TAIPEI - Most of the members of the American Chamber of Commerce in Taiwan said they had not been significantly affected by recent Chinese military drills around the island, but had heightened concerns, the group said on Friday.
China, which claims Taiwan is its own territory, has been carrying out war games and exercises since U.S. House Speaker Nancy Pelosi visited Taipei this month.
AmCham Taiwan said 126 of its 529 members responded to the Aug. 8 -- 17 survey. Seventy-seven percent said their businesses had not been significantly affected, while 17% said they had experienced disruption, including increased shipping or insurance costs, or supply chain delays.
Nearly half of the 17% said the disruption stemmed from changes in policies or other manifestations of concern from their offshore headquarters.
46% of companies expected an increase in military activity this year and next would affect their operations, while the rest were unsure or did not expect to be affected, the group said.

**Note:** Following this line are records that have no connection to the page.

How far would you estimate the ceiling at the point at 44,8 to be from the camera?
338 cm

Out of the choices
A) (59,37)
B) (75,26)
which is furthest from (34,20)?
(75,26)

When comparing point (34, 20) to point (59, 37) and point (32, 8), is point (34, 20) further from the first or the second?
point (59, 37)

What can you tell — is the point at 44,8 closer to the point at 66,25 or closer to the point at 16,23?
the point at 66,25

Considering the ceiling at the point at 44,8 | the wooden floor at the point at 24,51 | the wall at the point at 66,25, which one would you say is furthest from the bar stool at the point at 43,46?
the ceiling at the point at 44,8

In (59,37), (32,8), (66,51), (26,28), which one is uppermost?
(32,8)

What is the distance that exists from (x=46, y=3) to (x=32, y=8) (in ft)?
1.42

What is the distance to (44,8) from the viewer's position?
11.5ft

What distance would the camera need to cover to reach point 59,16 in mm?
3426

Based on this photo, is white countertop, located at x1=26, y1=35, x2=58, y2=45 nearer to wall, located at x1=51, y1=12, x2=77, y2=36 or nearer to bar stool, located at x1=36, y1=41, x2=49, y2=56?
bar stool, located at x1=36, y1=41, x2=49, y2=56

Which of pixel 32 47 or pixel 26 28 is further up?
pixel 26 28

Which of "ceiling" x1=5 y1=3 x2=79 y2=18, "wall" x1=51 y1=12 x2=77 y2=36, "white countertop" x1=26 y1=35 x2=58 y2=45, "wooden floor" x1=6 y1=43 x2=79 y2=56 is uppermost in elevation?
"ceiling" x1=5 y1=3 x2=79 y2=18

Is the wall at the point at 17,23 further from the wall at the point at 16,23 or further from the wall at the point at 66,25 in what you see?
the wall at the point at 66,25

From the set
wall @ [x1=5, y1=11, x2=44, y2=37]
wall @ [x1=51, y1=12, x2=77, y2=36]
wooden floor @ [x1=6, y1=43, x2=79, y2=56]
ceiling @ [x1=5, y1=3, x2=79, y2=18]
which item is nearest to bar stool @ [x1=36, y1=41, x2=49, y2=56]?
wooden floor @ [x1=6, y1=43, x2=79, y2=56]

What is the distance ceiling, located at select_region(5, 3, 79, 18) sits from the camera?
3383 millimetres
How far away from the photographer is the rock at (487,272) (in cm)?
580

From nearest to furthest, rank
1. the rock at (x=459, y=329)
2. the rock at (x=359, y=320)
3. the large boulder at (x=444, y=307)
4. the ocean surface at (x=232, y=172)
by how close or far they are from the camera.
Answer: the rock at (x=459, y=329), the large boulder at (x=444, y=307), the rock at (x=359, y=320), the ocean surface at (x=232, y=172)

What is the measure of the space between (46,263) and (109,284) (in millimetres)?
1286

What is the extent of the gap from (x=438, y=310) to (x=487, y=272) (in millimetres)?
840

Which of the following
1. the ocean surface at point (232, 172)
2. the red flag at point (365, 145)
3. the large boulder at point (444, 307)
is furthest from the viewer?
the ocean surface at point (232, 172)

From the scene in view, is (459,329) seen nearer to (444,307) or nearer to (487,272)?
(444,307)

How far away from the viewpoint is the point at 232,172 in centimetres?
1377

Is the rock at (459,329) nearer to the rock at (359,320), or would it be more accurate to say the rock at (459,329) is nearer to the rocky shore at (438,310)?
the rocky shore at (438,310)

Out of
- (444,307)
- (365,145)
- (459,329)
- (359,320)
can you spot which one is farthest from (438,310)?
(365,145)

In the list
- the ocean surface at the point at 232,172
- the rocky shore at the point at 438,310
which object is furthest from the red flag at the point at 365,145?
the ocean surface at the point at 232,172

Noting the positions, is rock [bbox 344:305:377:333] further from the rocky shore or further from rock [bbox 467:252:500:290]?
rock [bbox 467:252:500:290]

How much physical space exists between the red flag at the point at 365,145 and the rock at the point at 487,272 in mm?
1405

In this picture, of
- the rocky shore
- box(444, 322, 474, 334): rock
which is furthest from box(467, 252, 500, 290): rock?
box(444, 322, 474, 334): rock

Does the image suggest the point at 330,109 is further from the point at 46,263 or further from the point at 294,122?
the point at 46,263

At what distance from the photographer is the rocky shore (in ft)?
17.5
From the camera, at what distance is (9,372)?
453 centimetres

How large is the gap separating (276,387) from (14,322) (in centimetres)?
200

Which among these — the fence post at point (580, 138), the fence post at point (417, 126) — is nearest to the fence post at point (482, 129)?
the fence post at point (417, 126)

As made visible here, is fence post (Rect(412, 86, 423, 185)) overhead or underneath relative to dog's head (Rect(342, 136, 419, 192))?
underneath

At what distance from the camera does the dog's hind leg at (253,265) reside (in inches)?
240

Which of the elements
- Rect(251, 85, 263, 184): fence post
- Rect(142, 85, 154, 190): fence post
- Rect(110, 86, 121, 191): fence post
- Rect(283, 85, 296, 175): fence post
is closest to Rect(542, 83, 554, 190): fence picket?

Asked about the specific range of threats it added, companies listed key concerns as disinformation campaigns, restrictions or barriers on Taiwan's periphery, and sanctions, travel bans, boycotts, and embargoes against Taiwanese products and people.
The respondents' average concern about serious action being taken against Taiwan in the next 24 months was 2.8, according to the group's 1 to 5 rating with 1 being not concerned at all and 5 being very concerned.
AmCham Taiwan President Andrew Wylegala said the organisation has been calling for an ambitious agenda to accelerate economic cooperation with Taiwan through the 21st Century Trade Initiative - a new Taiwan-U. A bilateral trade agreement is eventually a result of the S. trade talks framework.
He added that the importance of supporting Taiwan's resilience through stepped-up economic collaboration and integration and the importance of Taiwan's economic relationship with the United States is also a security issue.